The 14 defaults registered this month impacted 10 separate sectors, led by three in healthcare/pharmaceutical which is perhaps a little odd with everyone focusing on the tsunami about to sweep through the energy sector. At least another $3 billion is projected to occur this month, with Neiman Marcus Group Inc. and Akorn Inc. expected to default imminently.

As reported previously, several other large companies have missed corresponding bond interest payments earlier this month and are likely to file bankruptcy including Intelsat Investments, JC Penney, and Ultra Resources.

According to Fitch, Neiman’s and JC Penney’s defaults would together lift the retail rate to 13% from the current 7% level. The default rate for retail is then forecast to jump to 19% by year end, led by anticipated defaults for Serta Simmons Bedding, J Crew, Ascena Retail Group, and Jo-Ann Stores.

Meanwhile, the energy default rate stands at 5.5%, but sizable expected defaults from Seadrill Partners, California Resources and Chesapeake Energy would push the rate to 18.0% by year end.

The telecommunications default rate reached 4.0% following Frontier Communications’ bankruptcy and would rise above 7.5% once Intelsat – which also missed a coupon payment – also files.

Fitch’s Top and Tier 2 Loans of Concern’s combined lists total $258.5 billion, exceeding 18% of the loan index. This is up from $233.6 billion last month and two and a half times above the $102.1 billion of February’s pre-pandemic total. The Top Loans of Concern total jumped to $69.4 billion from $54.8 billion in March. Retail, energy, healthcare/pharmaceutical and telecommunications together account for 60% of the Top Loans of Concern’s outstandings.

Last month, Fitch raised its 2020 default forecast to 5%-6% from 3%, equating to roughly $80 billion of volume which would top the record $78 billion from 2009. In addition, Fitch projects an 8%-9% default rate for 2021. If the expected recession becomes prolonged, a double-digit default rate is conceivable for 2021.

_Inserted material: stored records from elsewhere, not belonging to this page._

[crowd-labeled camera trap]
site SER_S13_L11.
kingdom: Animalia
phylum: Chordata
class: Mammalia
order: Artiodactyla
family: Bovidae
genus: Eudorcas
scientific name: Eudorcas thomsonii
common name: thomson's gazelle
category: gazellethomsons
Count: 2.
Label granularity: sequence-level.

In a similar report last week, Moody’s warned that an “unprecedented jump” in its “B3 Negative and Lower” tally underscores the “sharp deterioration in credit conditions.”

Our B3 Negative and Lower Corporate Ratings List (B3N list) soared to its highest tally ever of 311 companies (see Exhibit 1), topping its old peak of 291 companies hit during credit crisis of 2009 and commodity-related downturn in April 2016. This spike is the result of the confluence of a coronavirus outbreak, tanking oil prices, and mounting recessionary conditions, which combined created severe and extensive credit shocks across many sectors, regions and markets, the effects of which are unprecedented.

Ironically, even as cash flows collapse, and a wave of bankruptcies hits corporations, which will add millions in unemployed workers to the tens of millions already laid off due to the coronavirus, stocks remains within spitting distance of all time highs. We only note that in case anyone still harbors any delusion that markets reflect anything but the trillions in liquidity that the Fed is injecting at any given moment.